DOCUMENT SECTION =>
Monday, December 26, 2011

Working Hollywood: Animal trainer Bettina Browne

Bettina Browne trained tigers for Fox's new family film "We Bought a Zoo," but of all the felines she's recently wrangled for movies, she considers the toughest customers to be the ordinary house cats she was tasked with taming for director David Fincher's dark, biting thriller, Sony's "The Girl With the Dragon Tattoo."

"Tigers and lions are a little bit more dog-like in the sense that they still do like to please you," said Browne, who worked for Birds and Animals Unlimited on the two films. "House cats, if they feel like it, they will. But especially when you're working with them, they're like, 'Nah, I don't really want to do that. It's work.'"

Cattitudes haven't hampered Browne's lifelong love of animals, though. As an undergraduate at USC, she studied anthropology with an emphasis on primates and considered moving to South Africa to be a safari guide. But instead, she finished her degree and tried such endeavors as gallery work and fashion styling before answering the call of the wild. "I met my husband, Eric Weld, and he had just gotten into exotic animal training," she said. "I thought, 'Ah, that's what I want to do, too.'"

On her first job, she trained 7-month-old lion cubs for a Whiskas commercial. But the first time she ever worked with a full-grown male lion ? a 550-pound creature named Felix ? was on 2007's "Prey," which she considers the biggest step in her career.

"It was an unfortunate situation actually because my husband, who was my boyfriend at the time, and another trainer on that movie, they got shot," she said. "The African farm they were staying at, these people came and robbed their bungalow and shot them, one in the shoulder and then my husband in his hand."

Browne stepped in to finish the movie with Felix and discovered that he responded much differently to a female rather than a male trainer. "They're a little more lovey, a little more accepting," she said.

Since then, Browne has trained animals of all sizes for films including "Step Brothers," "Angels & Demons" and "Zookeeper," but she saves the lion's share of her love for the big cats.

"Maybe it was from watching 'Born Free' when I was younger, but the big cats are really my first passion," she said. "I always have to step back while I'm working and just be amazed at the fact that I'm on leash, or I'm working a tiger or a lion, and I'm just loving the relationship that I can have with them."

EXTRACTED RECORDS =>
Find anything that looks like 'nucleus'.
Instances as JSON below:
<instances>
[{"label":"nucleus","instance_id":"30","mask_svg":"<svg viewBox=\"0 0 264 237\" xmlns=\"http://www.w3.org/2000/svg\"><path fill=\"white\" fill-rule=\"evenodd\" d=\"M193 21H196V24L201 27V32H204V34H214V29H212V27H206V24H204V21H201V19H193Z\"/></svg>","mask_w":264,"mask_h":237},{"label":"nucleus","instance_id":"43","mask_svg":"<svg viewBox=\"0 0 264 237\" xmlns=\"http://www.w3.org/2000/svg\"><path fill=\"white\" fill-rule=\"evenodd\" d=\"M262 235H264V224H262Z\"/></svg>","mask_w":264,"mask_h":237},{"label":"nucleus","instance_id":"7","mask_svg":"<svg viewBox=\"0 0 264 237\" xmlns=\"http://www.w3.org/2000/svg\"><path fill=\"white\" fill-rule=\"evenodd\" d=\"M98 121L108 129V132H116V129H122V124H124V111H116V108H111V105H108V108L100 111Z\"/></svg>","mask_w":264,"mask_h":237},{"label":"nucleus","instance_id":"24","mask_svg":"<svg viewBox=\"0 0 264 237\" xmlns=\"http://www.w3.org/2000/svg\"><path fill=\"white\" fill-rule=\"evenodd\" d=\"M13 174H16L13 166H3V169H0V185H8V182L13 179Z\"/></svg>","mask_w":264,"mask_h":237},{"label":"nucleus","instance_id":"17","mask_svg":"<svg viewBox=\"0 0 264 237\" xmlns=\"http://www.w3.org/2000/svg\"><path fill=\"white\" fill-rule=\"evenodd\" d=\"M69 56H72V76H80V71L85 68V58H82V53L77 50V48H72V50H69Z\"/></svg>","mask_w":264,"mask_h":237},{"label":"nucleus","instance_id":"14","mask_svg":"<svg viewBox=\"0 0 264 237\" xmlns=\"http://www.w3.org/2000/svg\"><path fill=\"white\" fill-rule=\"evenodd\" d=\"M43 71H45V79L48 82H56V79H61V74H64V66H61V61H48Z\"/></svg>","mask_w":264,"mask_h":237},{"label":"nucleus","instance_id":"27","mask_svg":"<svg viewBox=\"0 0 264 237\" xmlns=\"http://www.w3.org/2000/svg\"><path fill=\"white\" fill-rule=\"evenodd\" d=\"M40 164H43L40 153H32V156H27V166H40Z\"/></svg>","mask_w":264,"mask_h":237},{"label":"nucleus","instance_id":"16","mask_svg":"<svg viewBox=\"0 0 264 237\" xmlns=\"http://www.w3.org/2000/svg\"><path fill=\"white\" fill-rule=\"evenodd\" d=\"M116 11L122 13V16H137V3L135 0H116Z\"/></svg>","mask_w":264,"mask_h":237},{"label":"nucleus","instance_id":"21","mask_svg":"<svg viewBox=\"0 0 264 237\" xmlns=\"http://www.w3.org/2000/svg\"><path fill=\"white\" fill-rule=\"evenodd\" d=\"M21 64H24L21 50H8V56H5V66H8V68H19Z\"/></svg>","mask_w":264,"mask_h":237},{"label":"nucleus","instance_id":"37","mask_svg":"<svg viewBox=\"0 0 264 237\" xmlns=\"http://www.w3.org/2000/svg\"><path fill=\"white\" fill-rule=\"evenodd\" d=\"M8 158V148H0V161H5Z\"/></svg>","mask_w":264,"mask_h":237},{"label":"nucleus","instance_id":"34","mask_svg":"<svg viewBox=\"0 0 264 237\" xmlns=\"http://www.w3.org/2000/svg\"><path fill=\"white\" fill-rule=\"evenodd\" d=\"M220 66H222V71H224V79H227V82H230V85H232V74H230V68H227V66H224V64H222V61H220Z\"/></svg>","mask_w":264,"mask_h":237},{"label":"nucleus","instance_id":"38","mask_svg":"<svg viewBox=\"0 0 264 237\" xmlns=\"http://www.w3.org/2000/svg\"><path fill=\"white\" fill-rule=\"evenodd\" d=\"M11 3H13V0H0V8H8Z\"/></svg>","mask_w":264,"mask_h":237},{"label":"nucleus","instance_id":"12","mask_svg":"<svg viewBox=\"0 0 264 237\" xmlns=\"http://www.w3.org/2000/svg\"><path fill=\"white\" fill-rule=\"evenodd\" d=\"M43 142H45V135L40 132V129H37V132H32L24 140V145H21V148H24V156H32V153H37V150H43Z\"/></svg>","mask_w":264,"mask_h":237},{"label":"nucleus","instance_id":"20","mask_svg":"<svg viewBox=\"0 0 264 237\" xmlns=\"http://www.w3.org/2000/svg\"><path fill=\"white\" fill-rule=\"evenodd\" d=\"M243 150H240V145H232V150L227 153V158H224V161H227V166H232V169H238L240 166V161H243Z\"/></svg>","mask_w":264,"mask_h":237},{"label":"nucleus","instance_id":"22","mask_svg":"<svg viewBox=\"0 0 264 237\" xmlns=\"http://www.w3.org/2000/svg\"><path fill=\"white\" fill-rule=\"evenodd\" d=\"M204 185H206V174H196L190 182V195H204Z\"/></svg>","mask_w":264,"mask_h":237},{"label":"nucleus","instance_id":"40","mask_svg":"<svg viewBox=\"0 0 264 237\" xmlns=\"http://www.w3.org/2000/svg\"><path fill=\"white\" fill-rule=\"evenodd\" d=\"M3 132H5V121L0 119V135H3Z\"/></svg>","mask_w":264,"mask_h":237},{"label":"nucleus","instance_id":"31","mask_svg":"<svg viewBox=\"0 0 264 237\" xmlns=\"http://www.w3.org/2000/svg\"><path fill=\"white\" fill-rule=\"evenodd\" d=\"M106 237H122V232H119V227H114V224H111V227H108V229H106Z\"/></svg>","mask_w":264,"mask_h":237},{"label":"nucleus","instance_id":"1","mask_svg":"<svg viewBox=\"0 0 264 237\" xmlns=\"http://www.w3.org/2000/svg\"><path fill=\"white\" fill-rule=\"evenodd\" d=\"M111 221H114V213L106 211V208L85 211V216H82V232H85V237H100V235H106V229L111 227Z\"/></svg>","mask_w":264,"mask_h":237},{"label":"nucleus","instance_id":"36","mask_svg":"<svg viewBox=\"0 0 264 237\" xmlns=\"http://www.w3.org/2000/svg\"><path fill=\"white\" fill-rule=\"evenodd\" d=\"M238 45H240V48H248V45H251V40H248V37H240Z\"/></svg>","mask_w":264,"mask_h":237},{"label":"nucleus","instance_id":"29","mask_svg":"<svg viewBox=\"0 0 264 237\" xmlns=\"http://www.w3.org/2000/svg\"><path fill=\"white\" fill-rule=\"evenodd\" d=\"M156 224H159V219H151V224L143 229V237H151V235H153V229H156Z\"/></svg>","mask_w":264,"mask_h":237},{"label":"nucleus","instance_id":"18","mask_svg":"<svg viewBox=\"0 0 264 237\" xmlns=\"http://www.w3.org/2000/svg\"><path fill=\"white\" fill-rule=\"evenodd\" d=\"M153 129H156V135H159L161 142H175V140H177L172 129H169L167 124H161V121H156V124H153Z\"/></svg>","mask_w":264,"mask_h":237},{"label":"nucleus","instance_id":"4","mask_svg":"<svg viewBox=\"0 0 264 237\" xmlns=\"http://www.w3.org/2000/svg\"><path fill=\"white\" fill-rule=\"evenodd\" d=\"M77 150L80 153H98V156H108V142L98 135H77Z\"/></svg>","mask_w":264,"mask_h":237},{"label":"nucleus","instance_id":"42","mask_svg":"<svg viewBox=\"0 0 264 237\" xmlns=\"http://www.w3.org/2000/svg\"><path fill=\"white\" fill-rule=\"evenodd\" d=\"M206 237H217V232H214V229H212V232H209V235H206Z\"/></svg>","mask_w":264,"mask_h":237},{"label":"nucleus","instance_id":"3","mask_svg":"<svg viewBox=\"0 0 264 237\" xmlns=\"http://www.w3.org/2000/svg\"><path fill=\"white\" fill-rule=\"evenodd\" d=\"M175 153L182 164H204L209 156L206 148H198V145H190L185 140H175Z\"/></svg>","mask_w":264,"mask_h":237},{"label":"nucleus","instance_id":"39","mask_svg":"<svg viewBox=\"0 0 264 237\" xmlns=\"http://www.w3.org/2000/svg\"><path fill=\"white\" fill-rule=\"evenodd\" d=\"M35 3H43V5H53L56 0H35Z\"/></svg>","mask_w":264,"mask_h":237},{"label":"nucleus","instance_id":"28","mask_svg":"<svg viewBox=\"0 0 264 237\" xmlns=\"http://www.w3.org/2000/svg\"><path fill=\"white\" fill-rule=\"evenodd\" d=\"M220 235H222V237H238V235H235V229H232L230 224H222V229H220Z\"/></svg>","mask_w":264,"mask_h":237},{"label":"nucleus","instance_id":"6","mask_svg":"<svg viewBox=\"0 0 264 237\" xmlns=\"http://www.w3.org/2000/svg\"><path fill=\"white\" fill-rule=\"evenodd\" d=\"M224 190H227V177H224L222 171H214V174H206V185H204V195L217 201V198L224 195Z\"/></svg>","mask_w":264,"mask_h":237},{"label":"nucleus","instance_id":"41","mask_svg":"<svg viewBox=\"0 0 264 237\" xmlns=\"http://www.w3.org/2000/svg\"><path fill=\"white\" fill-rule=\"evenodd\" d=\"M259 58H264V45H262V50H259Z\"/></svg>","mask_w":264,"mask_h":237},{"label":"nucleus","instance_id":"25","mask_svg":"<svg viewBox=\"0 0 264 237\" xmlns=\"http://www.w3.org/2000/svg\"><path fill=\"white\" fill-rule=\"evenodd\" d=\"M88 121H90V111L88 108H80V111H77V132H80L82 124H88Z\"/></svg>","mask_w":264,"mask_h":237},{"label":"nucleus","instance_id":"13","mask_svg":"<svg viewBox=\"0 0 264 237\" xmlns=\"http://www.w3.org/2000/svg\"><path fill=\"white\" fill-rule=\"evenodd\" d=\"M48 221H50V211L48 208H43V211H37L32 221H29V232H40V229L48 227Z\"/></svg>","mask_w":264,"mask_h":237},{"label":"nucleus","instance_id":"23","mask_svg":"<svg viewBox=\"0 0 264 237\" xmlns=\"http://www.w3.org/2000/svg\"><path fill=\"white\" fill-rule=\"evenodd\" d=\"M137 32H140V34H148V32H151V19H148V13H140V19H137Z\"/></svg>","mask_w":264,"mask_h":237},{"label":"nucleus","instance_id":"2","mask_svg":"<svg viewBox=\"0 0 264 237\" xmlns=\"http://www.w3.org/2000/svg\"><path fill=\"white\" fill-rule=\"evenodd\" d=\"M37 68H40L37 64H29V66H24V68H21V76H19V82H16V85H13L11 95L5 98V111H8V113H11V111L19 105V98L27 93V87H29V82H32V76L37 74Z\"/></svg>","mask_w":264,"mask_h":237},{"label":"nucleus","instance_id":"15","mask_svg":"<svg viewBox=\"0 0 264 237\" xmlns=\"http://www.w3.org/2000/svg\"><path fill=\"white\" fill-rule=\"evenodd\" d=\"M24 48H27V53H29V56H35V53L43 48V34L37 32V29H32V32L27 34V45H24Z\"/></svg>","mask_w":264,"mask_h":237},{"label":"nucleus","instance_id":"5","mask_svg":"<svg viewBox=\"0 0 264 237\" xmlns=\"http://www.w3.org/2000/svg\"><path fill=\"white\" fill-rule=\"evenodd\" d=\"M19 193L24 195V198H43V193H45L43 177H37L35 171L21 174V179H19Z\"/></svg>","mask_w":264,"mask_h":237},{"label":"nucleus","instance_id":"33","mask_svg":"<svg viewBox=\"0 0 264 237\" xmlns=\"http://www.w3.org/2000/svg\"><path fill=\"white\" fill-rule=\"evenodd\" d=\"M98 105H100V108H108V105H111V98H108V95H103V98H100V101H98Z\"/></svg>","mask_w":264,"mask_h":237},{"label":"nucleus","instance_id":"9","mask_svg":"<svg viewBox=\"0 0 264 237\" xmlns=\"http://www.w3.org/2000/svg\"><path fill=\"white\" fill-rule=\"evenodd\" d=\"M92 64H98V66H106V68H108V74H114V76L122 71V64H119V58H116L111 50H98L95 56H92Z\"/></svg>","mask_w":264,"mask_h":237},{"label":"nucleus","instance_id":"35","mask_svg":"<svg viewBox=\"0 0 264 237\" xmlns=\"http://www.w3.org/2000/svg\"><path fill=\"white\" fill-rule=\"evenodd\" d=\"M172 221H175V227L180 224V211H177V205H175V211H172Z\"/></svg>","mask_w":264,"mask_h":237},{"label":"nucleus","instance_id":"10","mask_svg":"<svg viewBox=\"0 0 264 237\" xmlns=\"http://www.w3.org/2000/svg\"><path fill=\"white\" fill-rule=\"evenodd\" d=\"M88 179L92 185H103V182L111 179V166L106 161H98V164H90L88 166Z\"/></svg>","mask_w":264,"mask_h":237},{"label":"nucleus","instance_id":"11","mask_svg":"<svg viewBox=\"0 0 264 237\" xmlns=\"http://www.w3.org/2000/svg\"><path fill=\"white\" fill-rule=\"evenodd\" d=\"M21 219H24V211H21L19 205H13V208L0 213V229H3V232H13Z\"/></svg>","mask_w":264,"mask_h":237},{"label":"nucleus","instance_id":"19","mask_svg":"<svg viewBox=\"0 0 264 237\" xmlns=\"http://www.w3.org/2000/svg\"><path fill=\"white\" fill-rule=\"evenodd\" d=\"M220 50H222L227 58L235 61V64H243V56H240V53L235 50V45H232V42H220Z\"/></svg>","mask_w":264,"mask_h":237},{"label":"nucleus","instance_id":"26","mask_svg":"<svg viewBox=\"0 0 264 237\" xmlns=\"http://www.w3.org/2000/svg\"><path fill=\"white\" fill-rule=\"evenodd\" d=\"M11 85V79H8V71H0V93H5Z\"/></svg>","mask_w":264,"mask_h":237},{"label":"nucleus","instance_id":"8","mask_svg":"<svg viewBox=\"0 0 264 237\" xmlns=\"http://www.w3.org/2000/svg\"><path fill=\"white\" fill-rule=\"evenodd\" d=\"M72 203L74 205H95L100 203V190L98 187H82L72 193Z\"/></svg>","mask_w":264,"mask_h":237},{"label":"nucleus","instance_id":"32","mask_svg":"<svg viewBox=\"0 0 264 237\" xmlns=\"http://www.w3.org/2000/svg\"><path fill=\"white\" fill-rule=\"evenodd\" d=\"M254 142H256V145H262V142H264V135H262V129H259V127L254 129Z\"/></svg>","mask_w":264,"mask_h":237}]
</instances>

WHAT YOU ARE ASKED TO DO => Write out, word for word, the passage of the animal trainer profile that begins with the words "Browne stepped in" and ends with "the big cats.".

TASK ANSWER =>
Browne stepped in to finish the movie with Felix and discovered that he responded much differently to a female rather than a male trainer. "They're a little more lovey, a little more accepting," she said.

Since then, Browne has trained animals of all sizes for films including "Step Brothers," "Angels & Demons" and "Zookeeper," but she saves the lion's share of her love for the big cats.